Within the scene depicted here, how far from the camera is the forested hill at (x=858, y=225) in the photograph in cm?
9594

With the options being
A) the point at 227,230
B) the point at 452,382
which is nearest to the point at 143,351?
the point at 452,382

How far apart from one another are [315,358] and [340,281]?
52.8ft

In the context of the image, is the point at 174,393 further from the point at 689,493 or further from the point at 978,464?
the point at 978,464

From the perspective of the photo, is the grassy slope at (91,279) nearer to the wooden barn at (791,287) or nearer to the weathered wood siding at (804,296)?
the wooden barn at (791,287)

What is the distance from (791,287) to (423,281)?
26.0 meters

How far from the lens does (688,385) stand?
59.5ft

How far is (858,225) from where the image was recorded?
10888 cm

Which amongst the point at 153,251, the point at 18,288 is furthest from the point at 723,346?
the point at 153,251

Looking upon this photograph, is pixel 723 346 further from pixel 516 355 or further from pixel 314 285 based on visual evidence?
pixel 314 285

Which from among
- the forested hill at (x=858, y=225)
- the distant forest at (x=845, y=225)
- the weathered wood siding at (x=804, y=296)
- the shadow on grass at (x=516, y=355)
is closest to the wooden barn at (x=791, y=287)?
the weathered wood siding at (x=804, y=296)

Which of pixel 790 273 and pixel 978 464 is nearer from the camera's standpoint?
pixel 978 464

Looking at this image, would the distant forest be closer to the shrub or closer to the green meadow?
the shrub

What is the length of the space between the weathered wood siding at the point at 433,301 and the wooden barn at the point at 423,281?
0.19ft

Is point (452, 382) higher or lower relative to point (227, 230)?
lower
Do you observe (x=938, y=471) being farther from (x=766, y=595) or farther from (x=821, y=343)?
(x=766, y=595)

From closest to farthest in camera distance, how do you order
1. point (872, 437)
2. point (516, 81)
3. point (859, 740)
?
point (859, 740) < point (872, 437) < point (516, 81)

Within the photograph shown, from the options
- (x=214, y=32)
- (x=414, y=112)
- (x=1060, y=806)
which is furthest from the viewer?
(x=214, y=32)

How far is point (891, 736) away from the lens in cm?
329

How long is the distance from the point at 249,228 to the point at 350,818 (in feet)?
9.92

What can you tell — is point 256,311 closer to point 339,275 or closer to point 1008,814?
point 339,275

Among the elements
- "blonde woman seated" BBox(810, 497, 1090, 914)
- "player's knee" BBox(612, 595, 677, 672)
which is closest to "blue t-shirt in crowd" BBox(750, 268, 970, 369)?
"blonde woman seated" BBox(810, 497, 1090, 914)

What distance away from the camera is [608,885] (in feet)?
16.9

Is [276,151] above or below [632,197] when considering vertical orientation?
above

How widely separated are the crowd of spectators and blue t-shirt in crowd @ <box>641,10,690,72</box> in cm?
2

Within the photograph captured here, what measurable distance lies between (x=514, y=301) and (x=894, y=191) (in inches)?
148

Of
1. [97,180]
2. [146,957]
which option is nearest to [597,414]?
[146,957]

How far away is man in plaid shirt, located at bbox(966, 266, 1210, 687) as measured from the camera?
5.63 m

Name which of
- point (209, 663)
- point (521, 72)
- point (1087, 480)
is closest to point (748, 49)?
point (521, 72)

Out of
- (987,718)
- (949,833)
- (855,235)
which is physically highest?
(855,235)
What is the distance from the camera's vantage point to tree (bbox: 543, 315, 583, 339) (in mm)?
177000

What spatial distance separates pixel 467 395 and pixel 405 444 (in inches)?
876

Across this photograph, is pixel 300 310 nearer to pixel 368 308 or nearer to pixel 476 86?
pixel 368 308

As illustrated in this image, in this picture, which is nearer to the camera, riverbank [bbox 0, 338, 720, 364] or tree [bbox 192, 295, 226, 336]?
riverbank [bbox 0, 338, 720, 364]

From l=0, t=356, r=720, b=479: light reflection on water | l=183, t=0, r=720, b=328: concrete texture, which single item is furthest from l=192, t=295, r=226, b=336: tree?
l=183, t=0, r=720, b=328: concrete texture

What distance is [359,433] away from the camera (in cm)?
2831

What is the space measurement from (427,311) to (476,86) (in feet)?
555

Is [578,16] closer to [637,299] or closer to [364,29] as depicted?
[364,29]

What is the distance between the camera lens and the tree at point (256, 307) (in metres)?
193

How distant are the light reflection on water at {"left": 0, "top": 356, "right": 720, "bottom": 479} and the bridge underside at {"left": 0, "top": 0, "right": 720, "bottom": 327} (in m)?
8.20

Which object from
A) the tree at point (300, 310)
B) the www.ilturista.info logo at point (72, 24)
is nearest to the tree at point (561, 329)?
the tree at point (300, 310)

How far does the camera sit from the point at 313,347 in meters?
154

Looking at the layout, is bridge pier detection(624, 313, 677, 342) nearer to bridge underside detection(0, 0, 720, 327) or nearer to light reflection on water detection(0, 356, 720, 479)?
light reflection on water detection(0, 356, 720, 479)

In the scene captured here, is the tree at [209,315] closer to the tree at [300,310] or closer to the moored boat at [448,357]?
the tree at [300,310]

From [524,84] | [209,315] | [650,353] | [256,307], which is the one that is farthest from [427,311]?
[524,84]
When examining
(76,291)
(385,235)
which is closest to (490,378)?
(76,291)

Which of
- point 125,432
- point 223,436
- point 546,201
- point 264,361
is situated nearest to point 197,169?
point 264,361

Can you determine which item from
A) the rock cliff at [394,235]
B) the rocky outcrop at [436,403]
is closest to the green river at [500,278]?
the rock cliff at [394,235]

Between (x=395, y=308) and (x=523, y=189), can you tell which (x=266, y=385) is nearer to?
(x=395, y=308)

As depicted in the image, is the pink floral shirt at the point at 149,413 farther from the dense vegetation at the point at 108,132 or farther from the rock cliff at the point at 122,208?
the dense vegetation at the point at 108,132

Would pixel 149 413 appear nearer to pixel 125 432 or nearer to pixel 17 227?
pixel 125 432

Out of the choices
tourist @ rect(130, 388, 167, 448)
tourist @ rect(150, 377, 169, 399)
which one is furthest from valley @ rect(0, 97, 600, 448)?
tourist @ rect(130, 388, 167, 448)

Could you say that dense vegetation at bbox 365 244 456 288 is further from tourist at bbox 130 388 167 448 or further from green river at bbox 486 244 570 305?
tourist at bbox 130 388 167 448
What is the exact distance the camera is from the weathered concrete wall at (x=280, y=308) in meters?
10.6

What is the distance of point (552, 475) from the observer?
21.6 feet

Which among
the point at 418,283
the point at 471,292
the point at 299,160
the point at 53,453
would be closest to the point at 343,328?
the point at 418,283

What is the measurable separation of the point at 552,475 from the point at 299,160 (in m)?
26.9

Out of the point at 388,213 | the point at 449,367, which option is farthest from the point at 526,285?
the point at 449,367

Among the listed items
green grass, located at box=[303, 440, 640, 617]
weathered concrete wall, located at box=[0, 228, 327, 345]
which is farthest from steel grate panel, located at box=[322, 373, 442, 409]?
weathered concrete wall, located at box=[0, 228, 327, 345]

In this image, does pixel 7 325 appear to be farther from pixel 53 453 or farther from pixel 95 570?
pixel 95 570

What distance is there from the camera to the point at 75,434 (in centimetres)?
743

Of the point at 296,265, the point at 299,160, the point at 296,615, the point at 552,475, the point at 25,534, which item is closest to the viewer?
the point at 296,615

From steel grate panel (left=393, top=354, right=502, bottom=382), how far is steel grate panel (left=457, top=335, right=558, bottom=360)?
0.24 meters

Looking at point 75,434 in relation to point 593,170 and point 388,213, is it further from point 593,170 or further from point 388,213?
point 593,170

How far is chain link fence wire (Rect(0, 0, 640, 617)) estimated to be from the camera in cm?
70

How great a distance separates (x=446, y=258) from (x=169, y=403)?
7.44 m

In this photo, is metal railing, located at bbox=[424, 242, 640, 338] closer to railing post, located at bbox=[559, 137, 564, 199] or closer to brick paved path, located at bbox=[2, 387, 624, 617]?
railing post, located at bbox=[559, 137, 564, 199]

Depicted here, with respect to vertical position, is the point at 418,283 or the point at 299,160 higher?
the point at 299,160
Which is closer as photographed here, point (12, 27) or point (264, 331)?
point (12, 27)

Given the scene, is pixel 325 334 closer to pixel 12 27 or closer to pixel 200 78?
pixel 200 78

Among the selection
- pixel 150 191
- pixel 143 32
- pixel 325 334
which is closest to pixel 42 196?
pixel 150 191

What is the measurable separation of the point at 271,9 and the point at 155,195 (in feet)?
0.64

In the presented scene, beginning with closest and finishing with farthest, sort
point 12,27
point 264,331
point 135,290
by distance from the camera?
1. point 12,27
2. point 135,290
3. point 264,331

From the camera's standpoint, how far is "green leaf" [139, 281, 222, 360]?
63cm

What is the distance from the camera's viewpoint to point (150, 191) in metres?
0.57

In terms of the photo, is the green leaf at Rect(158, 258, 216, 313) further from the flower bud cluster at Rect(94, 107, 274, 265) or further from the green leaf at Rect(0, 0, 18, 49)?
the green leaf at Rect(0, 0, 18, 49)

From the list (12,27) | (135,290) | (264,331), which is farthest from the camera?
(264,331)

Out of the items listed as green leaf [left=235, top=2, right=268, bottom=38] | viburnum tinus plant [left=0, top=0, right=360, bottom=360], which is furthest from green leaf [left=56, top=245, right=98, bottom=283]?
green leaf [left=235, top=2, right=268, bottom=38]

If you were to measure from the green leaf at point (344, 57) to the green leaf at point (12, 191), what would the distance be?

> Short task: Starting at the line that contains "What is the measurable separation of the point at 271,9", quote each remaining line of the entries above, unchanged.

> Solved problem:
What is the measurable separation of the point at 271,9 and the point at 155,195 (in feet)?
0.64

In the presented scene, beginning with closest and finishing with farthest, sort
point 12,27
point 264,331
point 135,290
by distance from the camera?
1. point 12,27
2. point 135,290
3. point 264,331

From the camera's standpoint, how far is "green leaf" [139, 281, 222, 360]?
63cm

What is the distance from the camera's viewpoint to point (150, 191) in metres?
0.57

In terms of the photo, is the green leaf at Rect(158, 258, 216, 313) further from the flower bud cluster at Rect(94, 107, 274, 265) or further from the green leaf at Rect(0, 0, 18, 49)?
the green leaf at Rect(0, 0, 18, 49)

From the list (12,27) | (135,290) | (264,331), which is farthest from the camera?
(264,331)

Out of the items listed as green leaf [left=235, top=2, right=268, bottom=38] | viburnum tinus plant [left=0, top=0, right=360, bottom=360], which is furthest from green leaf [left=56, top=245, right=98, bottom=283]?
green leaf [left=235, top=2, right=268, bottom=38]

If you were to measure from the green leaf at point (344, 57) to the green leaf at point (12, 191), what would the distance be?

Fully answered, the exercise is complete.